A Case Study of Suarez Company at December 31, 2017
Presented below is information related to equipment owned by Suarez Company at December 31, 2017.
Cost | $9,000,000 |
Accumulated depreciation to date | $1,000,000 |
Expected future net cash flows | $7,000,000 |
Fair value | $4,800,000 |
Suarez intends to dispose of the equipment in the coming year. It is expected that the cost of disposal will be $20,000. As of December 31, 2017, the equipment has a remaining useful life of 4 years.
Step 1: Test for Impairment
Suarez has to test its equipment for impairment because there is an indication that the asset may be impaired. The indication is the plan to dispose of the equipment in the coming year.

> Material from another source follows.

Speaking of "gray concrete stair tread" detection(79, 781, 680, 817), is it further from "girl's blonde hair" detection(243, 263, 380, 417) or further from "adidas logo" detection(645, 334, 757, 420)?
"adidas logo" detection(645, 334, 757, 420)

Step 2: Measure Impairment Loss
To measure impairment loss, Suarez has to compare the carrying amount and the recoverable amount of the equipment. The carrying amount is the cost minus the accumulated depreciation, which is $9,000,000 – $1,000,000 = $8,000,000. The recoverable amount is the higher of:
- Fair value less costs of disposal: This is $4,800,000 – $20,000 = $4,780,000.
- Value in use: This is the present value of the expected future net cash flows, using a discount rate that reflects current market assessments of the time value of money and the risks specific to the equipment. Assuming a discount rate of 10%, the value in use can be calculated as follows:
Year | Expected Future Net Cash Flows | Present Value Factor (10%) | Present Value |
1 | $2,000,000 | 0.909 | $1,818,000 |
2 | $2,000,000 | 0.826 | $1,652,000 |
3 | $2,000,000 | 0.751 | $1,502,000 |
4 | $1,000,000 | 0.683 | $683,000 |
Total | $7,000,000 | – | $5,655,000 |
The recoverable amount is the higher of $4,780,000 and $5,655,000, which is $5,655,000.
Since the carrying amount ($8,000,000) is higher than the recoverable amount ($5,655,000), an impairment loss is recognized for the difference. The impairment loss is $8,000,000 – $5,655,000 = $2,345,000.
Step 3: Record Impairment Loss
To record impairment loss, Suarez has to debit an expense account and credit an asset account for the amount of impairment loss. The journal entry is as follows:
Account | Debit | Credit |
Impairment Loss – Equipment | $2,345,000 | – |
Equipment | – | $2,345,000 |
This entry reduces the carrying amount of the equipment to its recoverable amount ($5,655,000).
Step 4: Reverse Impairment Loss (if applicable)
Suarez has to check if there is an indication that the impairment loss recognized in the previous year no longer exists or has decreased as at December 31, 2018. If there is such an indication, Suarez has to reverse the impairment loss. However, since Suarez intends to dispose of the equipment in the coming year and has not yet done so as at December 31, 2018, there is no indication that the impairment loss has reversed. Therefore, Suarez does not have to reverse the impairment loss.
Conclusion
Impairment of equipment is a situation where the carrying amount of an asset exceeds its recoverable amount. A company has to test its equipment for impairment whenever there is an indication that the asset may be impaired and measure and record impairment loss if any. An impairment loss can be reversed if there is an indication that the impairment no longer exists or has decreased. In this article, we have illustrated how to account for impairment of equipment using a case study of Suarez Company at December 31, 2017.